First, thanks for all your work on this repo, it's great stuff!

After fine-tune, how to correctly save the text encoder for use with: CLIPTextModel.from_pretrained & StableDiffusionXLPipeline.from_pretrained ?

1) I trained CLIP with: "exp-ft-B-GmP-finetune-OpenAI-ViT-L-14.py" 2) Converted it back to weights with "exp-ft-C-convert-GmP-back-to-weight.py"

after converting back, I tried: text_encoder = original_model.transformer text_encoder_state_dict = text_encoder.state_dict() torch.save(text_encoder_state_dict, 'ft-checkpoints/text_encoder_state_dict.pth')

but when I loaded the the stat_dict on to the text_encoder from the sdxl pipeline I got: [rank0]: RuntimeError: Error(s) in loading state_dict for CLIPTextModel: [rank0]: Missing key(s) in state_dict: ...

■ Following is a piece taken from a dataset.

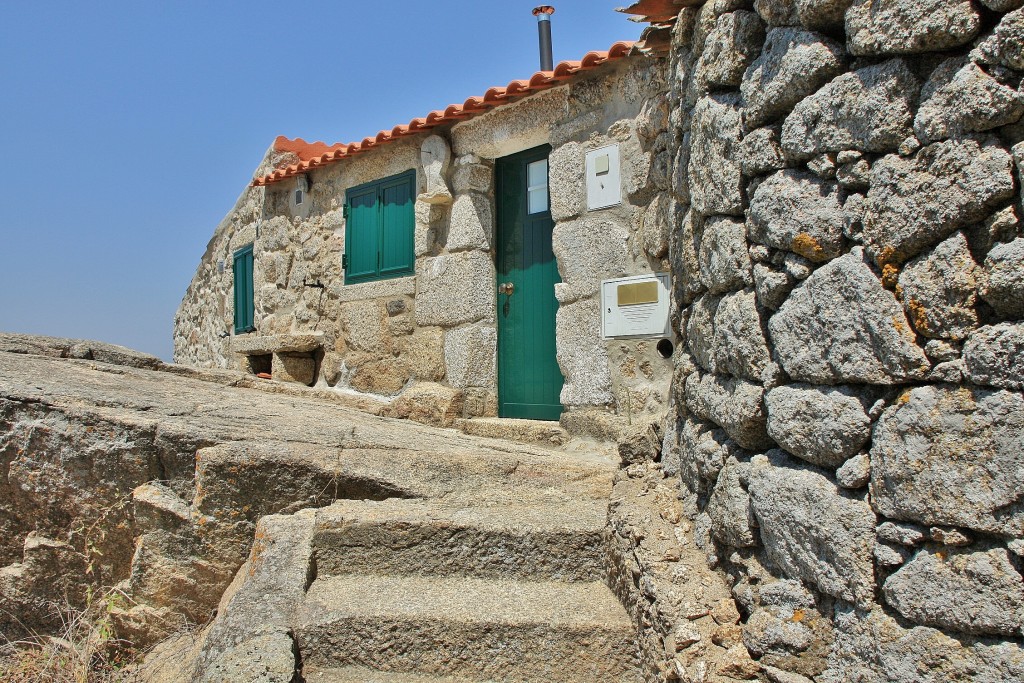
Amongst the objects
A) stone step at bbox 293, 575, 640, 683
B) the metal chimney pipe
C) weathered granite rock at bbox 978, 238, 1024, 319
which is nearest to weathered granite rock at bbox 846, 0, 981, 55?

Any additional information you want to provide would be appreciated. My goal is to use the fine-tuned CLIP-ViT/L when I train the sdxl unet & maybe clip-G, then save the final fine-tuned model in diffusers/safetensors format. I'm using a custom accelerate FSDP script I wrote to train sdxl.

Thanks for the great repo!

Also, have you thought about using accelerate FSDP cpu_offset to increase the batch size? I ran some quick tests on my sdxl trainer and AdaBelief works fine with FSDP cpu_offset and sharding the unet. Should be some easy changes to your script to add cpu_offset increased batch size & sharding for multi-gpu training. Once I can get the fine-tuned CLIP-ViT/L working in my sdxl training script, I'll test out adding FSDP to your CLIP training script.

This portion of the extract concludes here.